One of the important themes in Yeats’s writing is his exploration of the relationship between the natural and the artificial, and particularly the relationship between nature and art. With particular reference to the two Byzantium poems, describe how Yeats characterizes this relationship. Does he prefer the natural to art, or art to nature?

Because the artificial is permanent, unfading, impervious to decay, beautiful, and free of the troubles of the human heart, and because the natural is impermanent, fading, destined to decay, frequently ugly, and troubled by pain and longing, Yeats consistently finds himself attracted to the artificial, particularly when it is at its most beautiful. In the Byzantium poems, Yeats glorifies a golden bird that is the apotheosis of the relationship between nature and art: the bird takes its form from nature, but it is not bound to “the fury and the mire of human veins.” It will last forever, and will never forget how to sing; and Yeats longs to become it.

Some of Yeats’s least accessible poems are his works of visionary history, which often incorporate themes from A Vision and seem, on the surface, thematically irrelevant to contemporary readers.
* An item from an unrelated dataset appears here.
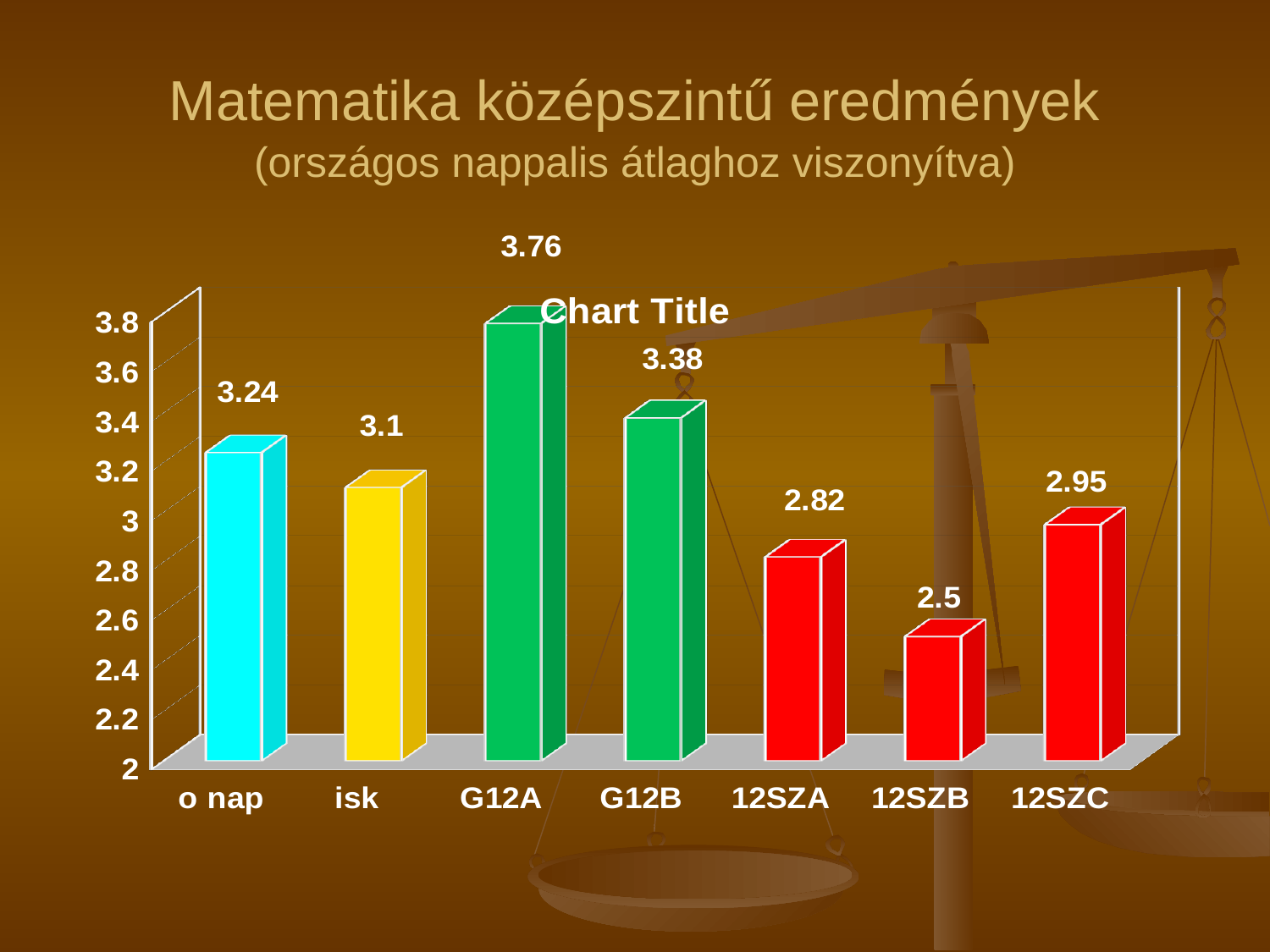
What kind of chart is shown on the slide? bar chart What is the difference between the values for G12A and G12B? 0.38 What is the value for G12A? 3.76 What is the value for o nap? 3.24 How many categories are shown on the x axis? 7 Is the value for 12SZA greater or less than 3? less Which category has the highest value? G12A Which is larger, the value for 12SZA or the value for 12SZC? 12SZC What is the value for 12SZB? 2.5 Which category has the lowest value? 12SZB What is the difference between the values for o nap and isk? 0.14 What is the value for 12SZC? 2.95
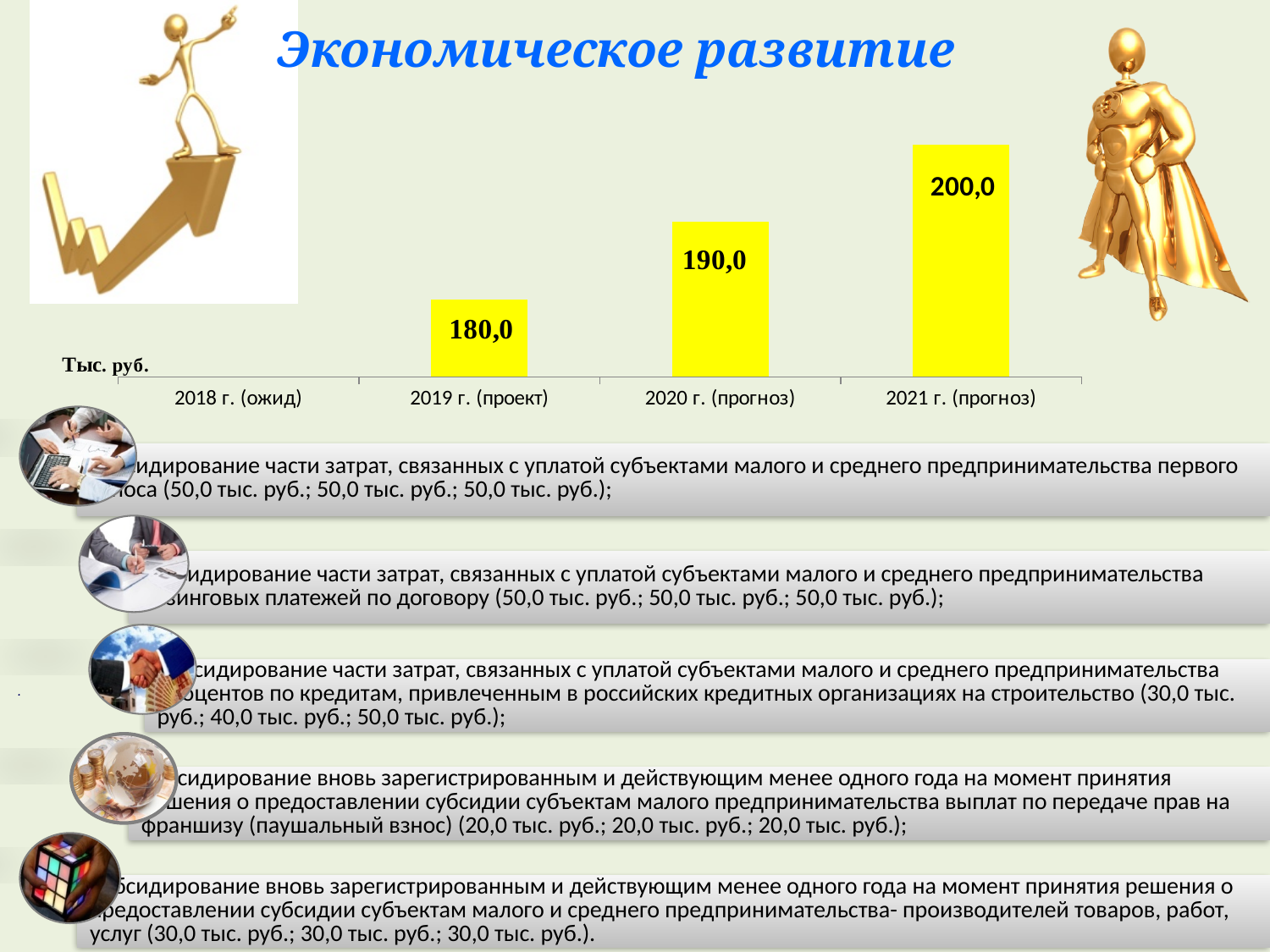
What is the value for 2021 г. (прогноз)? 200,0 What is the value for 2020 г. (прогноз)? 190,0 Do the values rise or fall from 2019 г. (проект) to 2021 г. (прогноз)? rise Which is larger, the value for 2020 г. (прогноз) or 2019 г. (проект)? 2020 г. (прогноз) Which category has the highest value? 2021 г. (прогноз) What unit is indicated for the chart values? Тыс. руб. How many categories are shown on the x axis? 4 What is the difference between the values for 2021 г. (прогноз) and 2019 г. (проект)? 20,0 What kind of chart is shown on the slide? bar chart What is the difference between the values for 2020 г. (прогноз) and 2019 г. (проект)? 10,0 Which of the labelled bars has the lowest value? 2019 г. (проект) What is the value for 2019 г. (проект)? 180,0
How can these poems best be understood—in other words, should they be read today strictly for their magnificent language, or is there a way in which they embrace more universal elements of human experience than their occult, mythological frame of reference might imply? (Think especially about “Leda and the Swan” and “The Second Coming.”)

The language of “Leda” and “The Second Coming” is certainly magnificent, but the poems’ themes are also quite powerful, and remain relevant to the experience of contemporary readers. Putting aside all the mystical jargon from A Vision, “The Second Coming” is a brilliant evocation of chaos and primal energy, and of a kind of eerie premonition: the sphinx “slouching toward Bethlehem” can be interpreted in many ways besides that which Yeats described. And “Leda” is a wonderful document of a violent encounter with the incomprehensible, the alien, the overwhelming, and of a turning point after which nothing will ever be the same.

If you have read John Keats’s great “Ode to a Nightingale,” compare it to Yeats’s equally great “Sailing to Byzantium.” In what ways does the Yeats poem seem designed to refute the Keats poem? How does the singing golden bird differ from Keats’s singing nightingale?

Our first clue that the Yeats poem may be related to the earlier Keats poem occurs in the first stanza, when the speaker calls the birds singing in the trees “dying generations,” a phrase quite similar to one in Keats’s ode— “Thou wast not born for death, immortal Bird! / No hungry generations tread thee down.” From that moment on, the poems are as thematically opposite as is possible for two poems glorifying art. Keats’s nightingale (a natural bird) is a symbol of lyric fluidity, expressiveness, change, and union with nature; around the nightingale, Keats thinks that it would be “sweet to die” and “to cease upon the midnight with no pain.” Yeats’s golden bird (an artificial bird) is a symbol of permanence, knowledge, unchangeability, and a liberating separation from nature; Yeats longs to be “gathered into the artifice of eternity” precisely because he does not wish to age and to die.